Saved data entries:
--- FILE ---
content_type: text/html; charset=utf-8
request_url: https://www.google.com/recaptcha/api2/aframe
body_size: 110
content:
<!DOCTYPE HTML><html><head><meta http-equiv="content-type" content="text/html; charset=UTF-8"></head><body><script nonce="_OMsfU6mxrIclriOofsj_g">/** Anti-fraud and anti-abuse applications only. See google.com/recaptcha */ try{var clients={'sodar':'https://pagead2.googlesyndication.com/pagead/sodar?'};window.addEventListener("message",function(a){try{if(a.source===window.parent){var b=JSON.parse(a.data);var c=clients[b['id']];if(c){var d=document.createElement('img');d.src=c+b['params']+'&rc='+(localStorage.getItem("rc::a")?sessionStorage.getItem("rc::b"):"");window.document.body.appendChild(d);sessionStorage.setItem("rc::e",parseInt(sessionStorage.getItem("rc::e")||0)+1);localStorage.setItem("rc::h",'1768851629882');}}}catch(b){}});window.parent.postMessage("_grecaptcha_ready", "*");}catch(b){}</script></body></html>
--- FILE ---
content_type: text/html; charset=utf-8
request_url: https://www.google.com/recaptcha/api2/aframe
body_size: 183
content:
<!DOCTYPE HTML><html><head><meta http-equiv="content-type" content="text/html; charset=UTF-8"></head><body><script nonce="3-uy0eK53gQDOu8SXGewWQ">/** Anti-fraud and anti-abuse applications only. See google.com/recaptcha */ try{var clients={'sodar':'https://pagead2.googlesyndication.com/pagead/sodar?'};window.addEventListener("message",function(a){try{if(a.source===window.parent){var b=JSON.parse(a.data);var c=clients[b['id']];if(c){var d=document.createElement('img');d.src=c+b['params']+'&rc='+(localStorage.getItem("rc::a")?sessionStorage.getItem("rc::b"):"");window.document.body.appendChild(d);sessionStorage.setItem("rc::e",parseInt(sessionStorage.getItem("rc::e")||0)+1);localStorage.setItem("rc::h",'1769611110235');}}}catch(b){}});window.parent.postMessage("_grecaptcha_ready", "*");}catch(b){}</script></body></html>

==

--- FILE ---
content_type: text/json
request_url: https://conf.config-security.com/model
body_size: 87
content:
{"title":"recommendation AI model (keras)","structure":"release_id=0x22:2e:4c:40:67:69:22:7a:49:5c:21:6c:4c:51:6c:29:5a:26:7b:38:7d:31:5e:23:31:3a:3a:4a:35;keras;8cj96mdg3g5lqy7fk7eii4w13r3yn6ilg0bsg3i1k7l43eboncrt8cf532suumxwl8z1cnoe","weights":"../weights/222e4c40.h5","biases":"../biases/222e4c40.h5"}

Exercise goal: Return, from the entries, each line that holds "model".

Reply to the exercise:
request_url: https://conf.config-security.com/model
{"title":"recommendation AI model (keras)","structure":"release_id=0x22:2e:4c:40:67:69:22:7a:49:5c:21:6c:4c:51:6c:29:5a:26:7b:38:7d:31:5e:23:31:3a:3a:4a:35;keras;8cj96mdg3g5lqy7fk7eii4w13r3yn6ilg0bsg3i1k7l43eboncrt8cf532suumxwl8z1cnoe","weights":"../weights/222e4c40.h5","biases":"../biases/222e4c40.h5"}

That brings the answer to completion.